What he chooses to comment on, and at what length, is of course the most crucial decision for a commentator. And no two people will agree. But does the knowledge that the name Amyntas is very common but is not yet attested on Cos (l. 2) advance our understanding of the Thalysia? Does the prosopographical excursus on certain Coan nobility (ll.4-7)? Whether the spring, Bourina, flowed from a bull’s muzzle, and whether it was created by a knee, do we need a page on Bourina (l. 6)? Does the identification of the mound (l. 10) with “a small hill (modern ‘Mesovouno’)” affect our reading of the poem, whether it is right or wrong? Is it helpful, in a commentary with a literary bias, to learn that the wild olive (l. 18) “is smaller, bushier and much less valuable than the cultivated version”? On the other hand, couldn’t one spare a line or two to note that midday (l. 21) is a favourite, and dangerous, time for meeting a god, especially if Lykidas is Apollo, a view Hunter seems to favour?

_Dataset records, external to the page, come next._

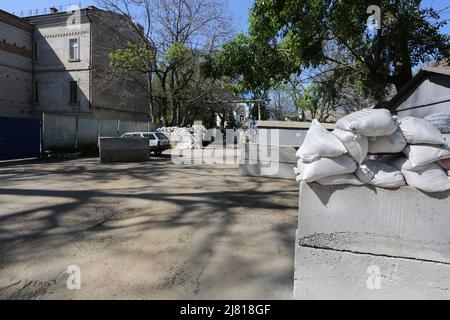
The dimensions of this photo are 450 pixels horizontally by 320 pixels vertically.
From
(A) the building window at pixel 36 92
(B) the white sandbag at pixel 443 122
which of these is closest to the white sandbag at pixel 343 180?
(B) the white sandbag at pixel 443 122

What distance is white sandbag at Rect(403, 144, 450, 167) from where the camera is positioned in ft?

Hunter is good on the mockery in Lykidas’ words (pp. 158f.) But does it enhance our impression of Oromedon (= Mt Dikeo), or of Apollo who has this epithet, to be told that “the name also occurs as that of an initiate at Samothrace …”? We learn the capacity of Mytilene’s southern harbour, the features of its northern (l. 61), but there is no mention of the harbour as erotic metaphor. “The imagined location of Phrasidamos’ farm has been much debated (l.132).” I doubt that this exercise in ‘virtual geography’ will help fix the “boundaries of the Haleis deme” let alone the meaning of the poem. It is perhaps reasonable for a commentator to dump his full load in a scholarly commentary on the complete works such as Gow’s, but not here. I don’t think that students will appreciate having to sift through so much curious lore for what they really need.

[Seiler suggests that ἔτος ὥριον (l. 85) is object of the verb, not accusative of duration of time, as Hunter and apparently everyone else takes it. I fail to see the problem of Pan heading in the wrong direction (ll. 111f.), since in these lines the poet wishes him ill for his lack of cooperation.]

If Hunter had been more selective in choosing topics for comment and had exercised more control over the extent of his comments, he would have been able to include a few more poems. As Corinna advised the young Pindar: Sow by hand, not by bushel. Hunter’s commentary certainly has attractive features, but one might still choose Dover’s text to provide the student with basic help, and supply the literary analysis himself or otherwise.